| Texto de estudio |
____

Por: Rafael Alvarez de los Santos
¡Mañana viene el botellero! se rumoraba entre los niños del
barrio mientras correteábamos y explorábamos los montes en busca de alguna
botella para venderla por unos escasos centavos.
Una vez recogida las botellas las colocábamos en fila a
orilla de la calle y nos sentábamos a esperar impaciente el botellero desoyendo
las múltiples voces que nos conminaban a no exponernos al sol y a retirarnos de
la calle.
¡Botellero, botellero! se escuchaba en el arto parlante de
una camioneta destartalada. Unas palabras que, como el cristal en que estaban
hechas, hacían salir nuestras sonrisas infantiles.
Los pocos centavos que recibíamos no cubrían nuestras
necesidades, pero alivianaba la dura carga de la familia ante el dinero diario
de la merienda de la escuela.
El destino de la botella como la ganancia que obtuvieran los
botelleros en más de una ocasión ocupaban gran parte de nuestras
conversaciones.
-“Cuando esa gente llegan a la capital le pagan más de cien
pesos por todas esas botellas”- afirmaba Efraín, un vecino que tenía unas tías
en la capital y que, según él, les proporcionaban la información.
Han transcurrido los años, y las inquietudes y
especulaciones sobre el negocio de las botellas estuvieron a punto de
esclarecerse, si hubiese andando el botellero solo, una mañana de octubre.
El mufler de mi vehículo se había desprendido y me
encontraba en la calle sin idea de qué
hacer al respecto. De repente llegó él; arrastraba un triciclo cargado
de incertidumbres.
-“Usted debe amarrarlo con alguna soga hasta llegar donde un
mecánico”- comentaba mientras buscaba entre sus múltiples cosas alguna cuerda
para ayudarme a resolver.
- Por lo que veo vive usted de vender botellas-, comenté de
inmediato mirando en aquel señor la oportunidad de resolver los enigmas de mi
infancia acerca de este negocio.
-Sí, señor”- comentó medio sonriente. -“llevo catorce años
comprando y vendiendo botellas;-. ¿Y deja algo vender botella? Pregunté
buscando respuesta a mi principal interrogante. -“A veces sí, y a veces no, en
esto se coge lucha”- contestó mientras seguía buscando entre las tantas cosas
que llevaba en el triciclo la cuerda para amarrar el mufler de mi vehículo.

____

| Registros proporcionados |
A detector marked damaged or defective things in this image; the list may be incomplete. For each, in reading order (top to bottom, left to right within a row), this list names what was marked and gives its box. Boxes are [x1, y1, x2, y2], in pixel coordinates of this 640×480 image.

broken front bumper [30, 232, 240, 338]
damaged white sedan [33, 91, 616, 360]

____

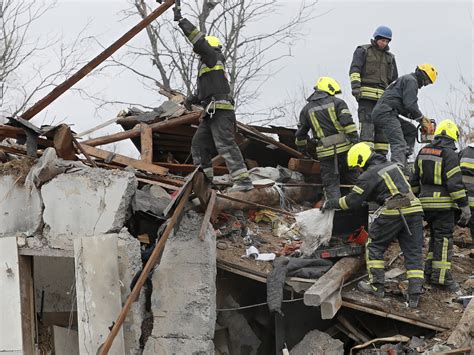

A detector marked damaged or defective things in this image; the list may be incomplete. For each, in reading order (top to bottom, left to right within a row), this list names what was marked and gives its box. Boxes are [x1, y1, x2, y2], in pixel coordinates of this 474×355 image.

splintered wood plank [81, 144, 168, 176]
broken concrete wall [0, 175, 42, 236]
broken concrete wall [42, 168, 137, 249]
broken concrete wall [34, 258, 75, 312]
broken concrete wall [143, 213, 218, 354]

____

Copia sin ningún cambio el fragmento del texto sobre el botellero que va desde "El mufler de mi vehículo se" hasta "de este negocio.", incluidas ambas partes.

| Respuesta |
El mufler de mi vehículo se había desprendido y me
encontraba en la calle sin idea de qué
hacer al respecto. De repente llegó él; arrastraba un triciclo cargado
de incertidumbres.
-“Usted debe amarrarlo con alguna soga hasta llegar donde un
mecánico”- comentaba mientras buscaba entre sus múltiples cosas alguna cuerda
para ayudarme a resolver.
- Por lo que veo vive usted de vender botellas-, comenté de
inmediato mirando en aquel señor la oportunidad de resolver los enigmas de mi
infancia acerca de este negocio.